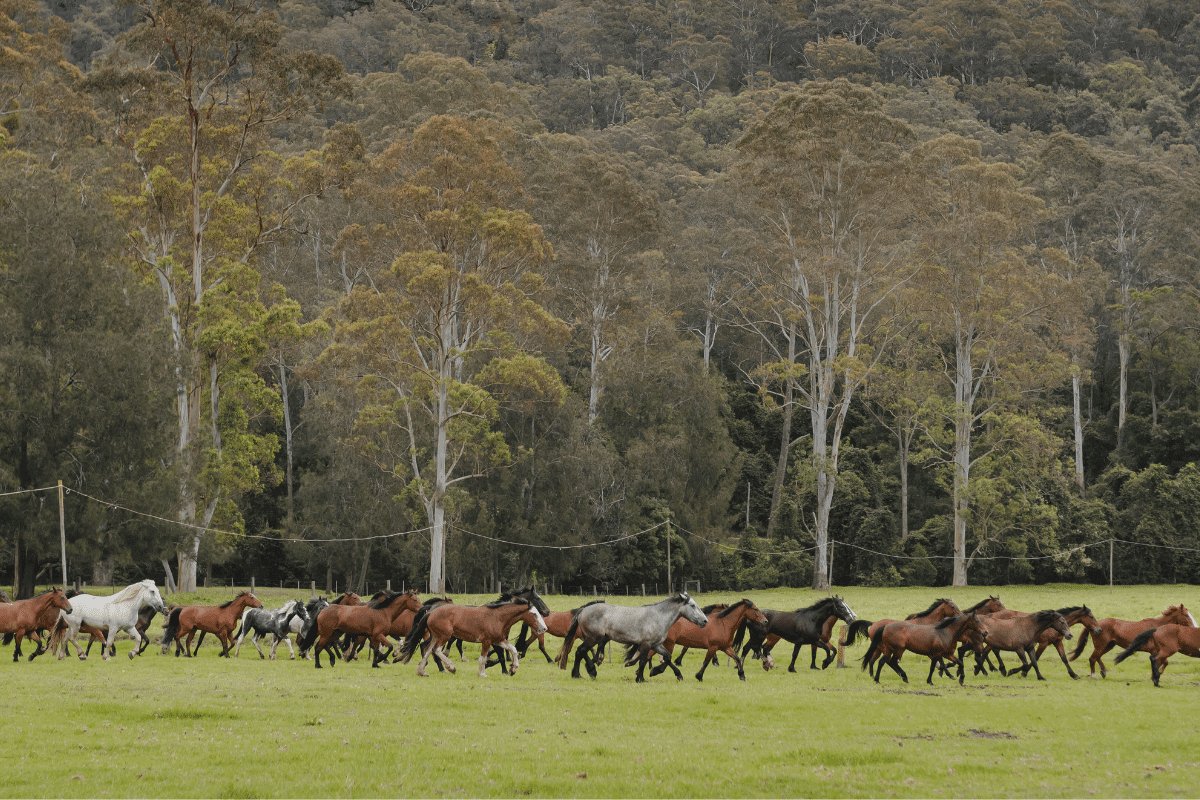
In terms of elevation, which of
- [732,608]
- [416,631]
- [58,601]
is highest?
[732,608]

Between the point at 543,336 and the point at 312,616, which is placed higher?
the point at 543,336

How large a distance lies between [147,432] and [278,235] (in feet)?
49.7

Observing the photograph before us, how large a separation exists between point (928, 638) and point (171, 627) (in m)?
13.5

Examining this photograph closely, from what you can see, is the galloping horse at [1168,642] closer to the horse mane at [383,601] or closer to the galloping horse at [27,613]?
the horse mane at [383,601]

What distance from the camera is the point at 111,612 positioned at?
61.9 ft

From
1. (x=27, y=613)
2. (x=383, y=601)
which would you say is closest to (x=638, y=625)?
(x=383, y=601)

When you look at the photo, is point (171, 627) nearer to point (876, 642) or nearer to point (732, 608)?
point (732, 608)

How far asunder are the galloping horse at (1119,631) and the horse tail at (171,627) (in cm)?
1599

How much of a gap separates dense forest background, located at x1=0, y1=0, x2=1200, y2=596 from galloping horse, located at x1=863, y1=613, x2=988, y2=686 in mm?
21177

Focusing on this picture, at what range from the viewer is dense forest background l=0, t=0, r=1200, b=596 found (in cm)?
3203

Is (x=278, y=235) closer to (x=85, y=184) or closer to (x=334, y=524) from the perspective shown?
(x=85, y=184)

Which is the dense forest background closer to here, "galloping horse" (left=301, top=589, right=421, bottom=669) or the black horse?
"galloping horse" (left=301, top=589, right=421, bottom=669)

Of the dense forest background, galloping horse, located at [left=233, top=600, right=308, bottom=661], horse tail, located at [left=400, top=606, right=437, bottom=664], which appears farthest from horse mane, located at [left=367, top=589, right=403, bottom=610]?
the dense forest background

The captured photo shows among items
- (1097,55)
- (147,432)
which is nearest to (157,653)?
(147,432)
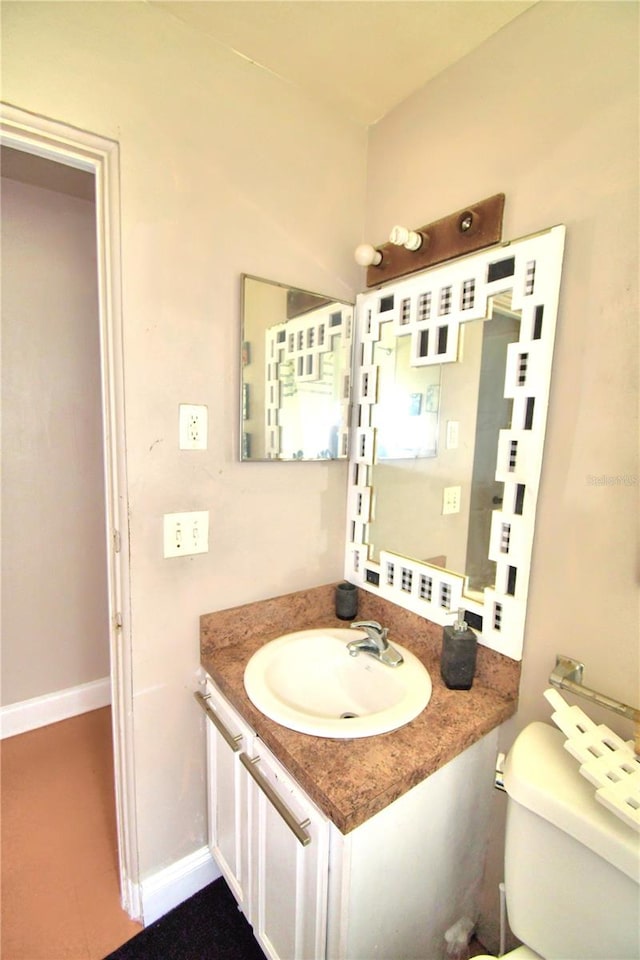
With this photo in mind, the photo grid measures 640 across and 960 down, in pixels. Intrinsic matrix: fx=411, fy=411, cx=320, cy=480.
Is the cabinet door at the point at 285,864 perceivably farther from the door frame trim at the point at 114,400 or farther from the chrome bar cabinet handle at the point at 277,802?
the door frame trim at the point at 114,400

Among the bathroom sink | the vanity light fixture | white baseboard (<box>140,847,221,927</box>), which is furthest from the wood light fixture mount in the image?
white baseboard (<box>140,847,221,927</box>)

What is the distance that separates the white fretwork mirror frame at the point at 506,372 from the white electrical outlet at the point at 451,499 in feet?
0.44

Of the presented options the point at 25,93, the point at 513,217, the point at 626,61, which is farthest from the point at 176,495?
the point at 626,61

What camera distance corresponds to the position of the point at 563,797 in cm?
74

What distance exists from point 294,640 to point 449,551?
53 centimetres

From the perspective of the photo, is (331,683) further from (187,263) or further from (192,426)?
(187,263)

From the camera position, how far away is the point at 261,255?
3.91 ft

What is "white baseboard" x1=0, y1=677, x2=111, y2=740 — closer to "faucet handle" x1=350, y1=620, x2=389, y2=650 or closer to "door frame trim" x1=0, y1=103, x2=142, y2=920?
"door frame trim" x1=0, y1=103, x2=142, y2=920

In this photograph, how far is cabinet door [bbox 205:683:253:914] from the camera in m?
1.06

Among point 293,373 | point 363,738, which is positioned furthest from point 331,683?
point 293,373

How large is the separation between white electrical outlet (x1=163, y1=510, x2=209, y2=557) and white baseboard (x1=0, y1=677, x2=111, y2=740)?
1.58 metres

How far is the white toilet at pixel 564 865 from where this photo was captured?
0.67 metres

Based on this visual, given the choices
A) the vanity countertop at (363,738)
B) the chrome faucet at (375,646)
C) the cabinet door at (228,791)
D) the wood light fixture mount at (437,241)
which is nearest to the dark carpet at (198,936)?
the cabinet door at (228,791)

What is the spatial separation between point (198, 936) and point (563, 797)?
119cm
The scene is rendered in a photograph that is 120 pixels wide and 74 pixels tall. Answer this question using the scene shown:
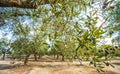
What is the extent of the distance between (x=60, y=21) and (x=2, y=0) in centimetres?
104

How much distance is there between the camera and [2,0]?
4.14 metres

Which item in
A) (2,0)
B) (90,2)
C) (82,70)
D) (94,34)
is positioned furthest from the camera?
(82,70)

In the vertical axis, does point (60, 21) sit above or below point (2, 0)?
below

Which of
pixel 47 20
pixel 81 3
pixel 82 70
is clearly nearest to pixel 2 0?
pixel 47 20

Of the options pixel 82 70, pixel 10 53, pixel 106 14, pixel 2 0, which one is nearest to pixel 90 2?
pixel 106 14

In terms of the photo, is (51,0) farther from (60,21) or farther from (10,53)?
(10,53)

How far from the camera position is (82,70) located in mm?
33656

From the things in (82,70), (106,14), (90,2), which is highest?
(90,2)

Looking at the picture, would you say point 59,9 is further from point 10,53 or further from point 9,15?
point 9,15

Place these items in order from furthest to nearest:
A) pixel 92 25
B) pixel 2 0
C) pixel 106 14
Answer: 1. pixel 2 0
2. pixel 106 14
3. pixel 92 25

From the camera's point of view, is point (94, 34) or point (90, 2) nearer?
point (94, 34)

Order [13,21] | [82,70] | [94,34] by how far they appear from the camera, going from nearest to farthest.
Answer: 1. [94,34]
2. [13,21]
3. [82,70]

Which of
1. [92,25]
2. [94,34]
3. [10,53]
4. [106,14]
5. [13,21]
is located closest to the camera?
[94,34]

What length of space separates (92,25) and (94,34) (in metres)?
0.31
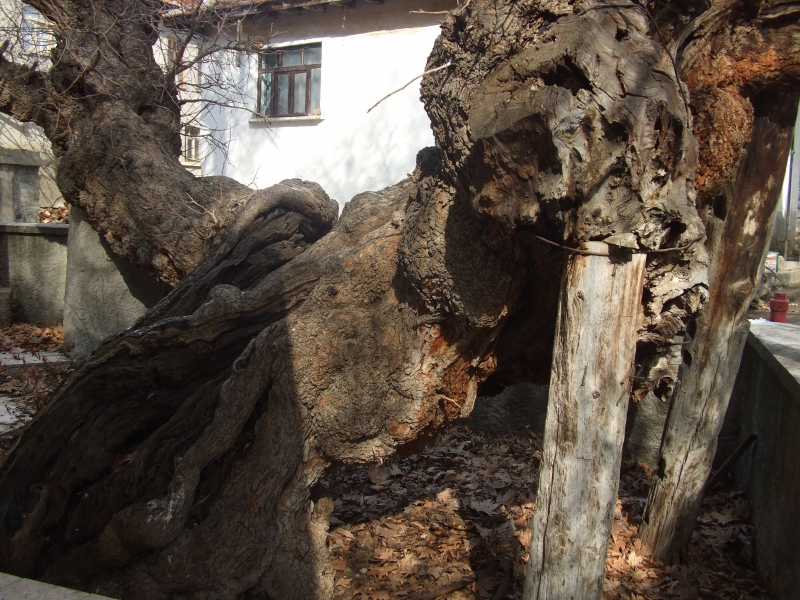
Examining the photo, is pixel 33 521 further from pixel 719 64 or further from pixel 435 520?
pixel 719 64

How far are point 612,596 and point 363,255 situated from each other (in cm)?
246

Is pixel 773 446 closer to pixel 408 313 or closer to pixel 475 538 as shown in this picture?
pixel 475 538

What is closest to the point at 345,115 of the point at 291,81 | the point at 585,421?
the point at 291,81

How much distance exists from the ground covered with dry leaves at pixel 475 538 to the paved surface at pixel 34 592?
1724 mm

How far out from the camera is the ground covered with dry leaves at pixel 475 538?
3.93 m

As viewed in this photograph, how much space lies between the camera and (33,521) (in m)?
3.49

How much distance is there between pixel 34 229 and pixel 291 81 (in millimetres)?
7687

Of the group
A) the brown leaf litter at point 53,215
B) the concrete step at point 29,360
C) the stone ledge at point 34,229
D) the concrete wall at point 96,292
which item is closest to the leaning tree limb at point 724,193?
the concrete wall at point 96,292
——
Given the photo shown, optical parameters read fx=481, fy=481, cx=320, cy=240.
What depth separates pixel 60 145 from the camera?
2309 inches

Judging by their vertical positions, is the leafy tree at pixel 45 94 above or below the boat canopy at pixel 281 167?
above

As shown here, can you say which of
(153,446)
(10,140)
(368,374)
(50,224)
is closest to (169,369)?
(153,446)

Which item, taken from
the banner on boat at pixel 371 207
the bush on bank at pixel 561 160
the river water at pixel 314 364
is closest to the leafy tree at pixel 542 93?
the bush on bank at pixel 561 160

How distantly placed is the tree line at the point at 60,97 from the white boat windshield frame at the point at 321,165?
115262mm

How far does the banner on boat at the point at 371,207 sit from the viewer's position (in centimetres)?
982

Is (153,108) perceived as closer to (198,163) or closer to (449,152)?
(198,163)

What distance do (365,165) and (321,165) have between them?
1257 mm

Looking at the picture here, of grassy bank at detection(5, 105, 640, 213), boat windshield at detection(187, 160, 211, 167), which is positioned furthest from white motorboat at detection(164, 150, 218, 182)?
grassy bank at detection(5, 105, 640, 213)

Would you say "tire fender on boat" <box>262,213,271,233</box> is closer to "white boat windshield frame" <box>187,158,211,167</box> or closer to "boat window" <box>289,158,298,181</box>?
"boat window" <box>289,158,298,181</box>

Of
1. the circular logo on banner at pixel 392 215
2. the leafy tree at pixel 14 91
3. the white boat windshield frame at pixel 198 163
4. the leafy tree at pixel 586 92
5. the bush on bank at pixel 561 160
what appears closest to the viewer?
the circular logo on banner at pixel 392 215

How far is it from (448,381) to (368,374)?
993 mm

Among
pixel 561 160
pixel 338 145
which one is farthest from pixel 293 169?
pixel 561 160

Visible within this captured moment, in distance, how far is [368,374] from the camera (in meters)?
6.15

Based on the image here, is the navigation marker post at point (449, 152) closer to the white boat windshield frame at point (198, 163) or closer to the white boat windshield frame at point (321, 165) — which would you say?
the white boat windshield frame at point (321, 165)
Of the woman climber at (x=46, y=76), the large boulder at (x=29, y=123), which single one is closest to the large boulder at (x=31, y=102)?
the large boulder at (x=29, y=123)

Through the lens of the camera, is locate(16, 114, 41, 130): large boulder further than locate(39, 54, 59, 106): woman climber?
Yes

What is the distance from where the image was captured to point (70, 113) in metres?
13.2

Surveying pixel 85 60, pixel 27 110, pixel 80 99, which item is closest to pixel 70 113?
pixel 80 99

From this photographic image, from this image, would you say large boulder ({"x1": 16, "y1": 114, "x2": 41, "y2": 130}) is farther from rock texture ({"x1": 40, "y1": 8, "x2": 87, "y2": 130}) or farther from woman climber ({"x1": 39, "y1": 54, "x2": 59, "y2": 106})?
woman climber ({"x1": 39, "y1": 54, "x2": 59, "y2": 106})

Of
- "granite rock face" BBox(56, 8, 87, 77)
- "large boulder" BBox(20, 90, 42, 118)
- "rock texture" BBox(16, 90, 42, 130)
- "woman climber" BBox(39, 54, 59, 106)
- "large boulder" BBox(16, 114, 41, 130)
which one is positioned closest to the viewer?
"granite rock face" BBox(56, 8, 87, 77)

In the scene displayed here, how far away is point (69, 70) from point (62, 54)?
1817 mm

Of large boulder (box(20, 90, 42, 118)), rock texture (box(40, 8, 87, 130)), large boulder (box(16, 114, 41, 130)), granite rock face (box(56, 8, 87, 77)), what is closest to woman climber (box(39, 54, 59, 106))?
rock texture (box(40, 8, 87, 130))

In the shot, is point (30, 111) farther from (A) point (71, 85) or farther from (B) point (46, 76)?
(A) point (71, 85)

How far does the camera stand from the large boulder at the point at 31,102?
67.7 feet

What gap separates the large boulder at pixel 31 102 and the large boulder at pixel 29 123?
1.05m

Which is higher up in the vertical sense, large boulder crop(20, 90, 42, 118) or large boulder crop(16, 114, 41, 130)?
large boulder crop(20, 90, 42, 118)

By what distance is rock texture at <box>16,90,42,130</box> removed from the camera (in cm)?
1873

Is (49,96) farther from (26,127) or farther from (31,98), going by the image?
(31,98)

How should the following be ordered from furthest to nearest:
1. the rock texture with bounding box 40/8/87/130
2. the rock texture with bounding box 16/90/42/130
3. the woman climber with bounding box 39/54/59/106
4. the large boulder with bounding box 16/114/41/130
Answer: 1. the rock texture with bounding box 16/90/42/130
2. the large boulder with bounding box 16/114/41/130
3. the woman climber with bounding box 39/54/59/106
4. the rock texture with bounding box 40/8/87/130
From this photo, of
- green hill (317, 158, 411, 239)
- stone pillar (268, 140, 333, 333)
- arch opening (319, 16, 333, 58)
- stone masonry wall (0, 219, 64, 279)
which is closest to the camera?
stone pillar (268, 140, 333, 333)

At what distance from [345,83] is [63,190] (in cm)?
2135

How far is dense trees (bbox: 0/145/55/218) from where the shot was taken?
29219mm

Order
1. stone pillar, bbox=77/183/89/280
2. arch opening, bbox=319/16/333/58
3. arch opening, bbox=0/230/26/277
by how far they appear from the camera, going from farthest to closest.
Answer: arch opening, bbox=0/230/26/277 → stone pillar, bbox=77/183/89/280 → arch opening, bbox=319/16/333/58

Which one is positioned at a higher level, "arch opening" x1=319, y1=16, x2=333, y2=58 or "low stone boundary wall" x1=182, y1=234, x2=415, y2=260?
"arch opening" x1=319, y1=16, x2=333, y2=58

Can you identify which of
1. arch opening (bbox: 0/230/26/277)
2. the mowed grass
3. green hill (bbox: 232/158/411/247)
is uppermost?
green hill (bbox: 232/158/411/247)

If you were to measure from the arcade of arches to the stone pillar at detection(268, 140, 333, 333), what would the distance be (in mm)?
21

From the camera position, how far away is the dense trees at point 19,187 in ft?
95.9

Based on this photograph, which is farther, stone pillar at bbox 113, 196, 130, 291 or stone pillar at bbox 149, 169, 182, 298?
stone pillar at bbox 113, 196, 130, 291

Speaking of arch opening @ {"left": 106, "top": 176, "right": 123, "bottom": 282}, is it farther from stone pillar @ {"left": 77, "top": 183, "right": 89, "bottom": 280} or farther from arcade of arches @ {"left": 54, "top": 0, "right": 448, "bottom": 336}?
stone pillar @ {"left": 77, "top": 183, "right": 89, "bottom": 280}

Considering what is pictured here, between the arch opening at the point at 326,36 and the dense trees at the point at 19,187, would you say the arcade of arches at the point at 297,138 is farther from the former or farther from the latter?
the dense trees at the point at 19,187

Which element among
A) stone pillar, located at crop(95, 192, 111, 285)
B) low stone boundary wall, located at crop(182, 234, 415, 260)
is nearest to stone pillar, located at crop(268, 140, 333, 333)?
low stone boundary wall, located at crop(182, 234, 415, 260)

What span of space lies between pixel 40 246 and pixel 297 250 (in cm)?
——
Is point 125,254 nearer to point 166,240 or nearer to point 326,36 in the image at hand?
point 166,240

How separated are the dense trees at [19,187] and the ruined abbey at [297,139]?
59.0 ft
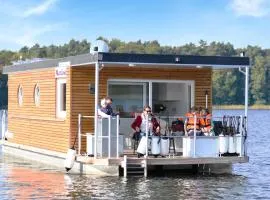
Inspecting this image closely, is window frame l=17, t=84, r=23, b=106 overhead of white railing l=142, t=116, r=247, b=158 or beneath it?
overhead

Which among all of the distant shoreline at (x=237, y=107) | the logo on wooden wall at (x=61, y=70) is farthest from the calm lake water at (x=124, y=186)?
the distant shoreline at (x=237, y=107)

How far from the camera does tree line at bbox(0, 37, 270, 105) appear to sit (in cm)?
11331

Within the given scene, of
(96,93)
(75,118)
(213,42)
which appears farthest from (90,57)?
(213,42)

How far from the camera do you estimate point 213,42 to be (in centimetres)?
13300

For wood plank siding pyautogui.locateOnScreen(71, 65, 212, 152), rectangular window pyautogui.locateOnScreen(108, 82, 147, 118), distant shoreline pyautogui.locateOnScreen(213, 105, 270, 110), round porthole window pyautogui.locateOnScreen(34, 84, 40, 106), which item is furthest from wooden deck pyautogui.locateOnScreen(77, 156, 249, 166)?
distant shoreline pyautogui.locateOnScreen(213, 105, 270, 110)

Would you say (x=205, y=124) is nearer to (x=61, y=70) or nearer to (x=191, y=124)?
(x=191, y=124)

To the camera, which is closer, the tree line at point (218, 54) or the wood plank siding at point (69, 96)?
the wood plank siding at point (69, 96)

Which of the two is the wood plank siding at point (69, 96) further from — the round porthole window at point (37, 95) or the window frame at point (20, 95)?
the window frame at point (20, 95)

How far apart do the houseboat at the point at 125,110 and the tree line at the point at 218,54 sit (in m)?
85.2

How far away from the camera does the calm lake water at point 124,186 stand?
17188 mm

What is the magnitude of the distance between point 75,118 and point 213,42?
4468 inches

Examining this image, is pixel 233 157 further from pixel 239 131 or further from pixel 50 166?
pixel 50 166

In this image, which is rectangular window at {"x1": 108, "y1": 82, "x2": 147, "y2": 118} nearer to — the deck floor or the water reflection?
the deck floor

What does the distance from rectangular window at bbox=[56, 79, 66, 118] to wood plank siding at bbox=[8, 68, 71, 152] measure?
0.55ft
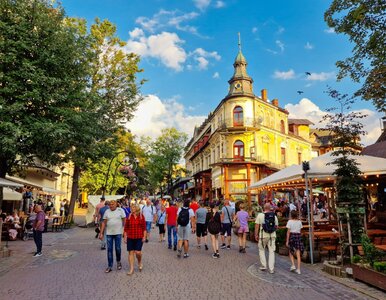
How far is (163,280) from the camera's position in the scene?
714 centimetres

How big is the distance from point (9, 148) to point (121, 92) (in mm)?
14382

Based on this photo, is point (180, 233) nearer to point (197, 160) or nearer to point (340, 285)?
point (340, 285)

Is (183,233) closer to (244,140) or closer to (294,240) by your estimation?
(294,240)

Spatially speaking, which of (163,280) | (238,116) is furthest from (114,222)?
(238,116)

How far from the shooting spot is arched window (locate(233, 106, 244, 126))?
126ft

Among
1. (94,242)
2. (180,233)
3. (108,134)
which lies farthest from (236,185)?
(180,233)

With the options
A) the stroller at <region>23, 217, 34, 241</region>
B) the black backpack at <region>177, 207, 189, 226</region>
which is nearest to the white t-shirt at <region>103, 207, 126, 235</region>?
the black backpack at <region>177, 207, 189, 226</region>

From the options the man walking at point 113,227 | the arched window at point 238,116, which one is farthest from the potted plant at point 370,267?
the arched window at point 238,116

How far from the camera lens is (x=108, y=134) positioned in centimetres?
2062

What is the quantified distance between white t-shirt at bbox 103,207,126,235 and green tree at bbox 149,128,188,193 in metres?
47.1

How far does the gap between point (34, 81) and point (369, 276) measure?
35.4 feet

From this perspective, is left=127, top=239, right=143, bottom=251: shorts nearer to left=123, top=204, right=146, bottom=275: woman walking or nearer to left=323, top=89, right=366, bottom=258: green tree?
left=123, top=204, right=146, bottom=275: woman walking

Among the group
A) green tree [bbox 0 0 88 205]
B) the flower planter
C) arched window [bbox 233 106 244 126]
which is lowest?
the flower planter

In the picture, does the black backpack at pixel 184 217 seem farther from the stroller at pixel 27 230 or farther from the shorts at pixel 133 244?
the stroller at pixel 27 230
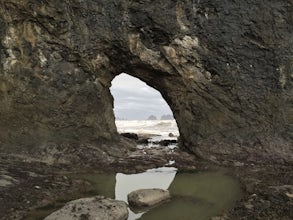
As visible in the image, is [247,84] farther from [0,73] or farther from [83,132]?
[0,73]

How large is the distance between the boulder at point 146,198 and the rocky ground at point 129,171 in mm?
——
Riporta come elenco JSON di stringhe le righe degli elementi qui sopra, a partire da quella che contiene "From the perspective of" e fino a quella che contiene "4.14 metres", entrambe incluse, con una stringa per ogni riga e senza le righe vuote. Lascia fuori dalla risposta le immagini.

[
  "From the perspective of the photo, is (331,683) further from (187,263) or further from (192,426)?",
  "(187,263)",
  "From the camera position, how far away is the point at 261,255?",
  "3.91 ft",
  "What is \"white baseboard\" x1=0, y1=677, x2=111, y2=740 — closer to \"faucet handle\" x1=350, y1=620, x2=389, y2=650 or closer to \"door frame trim\" x1=0, y1=103, x2=142, y2=920?",
  "\"door frame trim\" x1=0, y1=103, x2=142, y2=920",
  "In this photograph, how far is cabinet door [bbox 205:683:253:914] from the camera in m?",
  "1.06",
  "Among point 293,373 | point 363,738, which is positioned furthest from point 331,683?",
  "point 293,373",
  "How large is the separation between white electrical outlet (x1=163, y1=510, x2=209, y2=557) and white baseboard (x1=0, y1=677, x2=111, y2=740)?",
  "1.58 metres",
  "How far is the white toilet at pixel 564 865 from where this photo was captured?",
  "0.67 metres",
  "Based on this visual, given the choices",
  "A) the vanity countertop at (363,738)",
  "B) the chrome faucet at (375,646)",
  "C) the cabinet door at (228,791)",
  "D) the wood light fixture mount at (437,241)",
  "which is nearest to the dark carpet at (198,936)?",
  "the cabinet door at (228,791)",
  "What is the spatial separation between point (198, 936) and point (563, 797)?",
  "119cm",
  "The scene is rendered in a photograph that is 120 pixels wide and 74 pixels tall. Answer this question using the scene shown:",
  "What is the extent of the distance between (x=60, y=21) and (x=2, y=0) in centimetres?",
  "104",
  "How much distance is there between the camera and [2,0]?",
  "4.14 metres"
]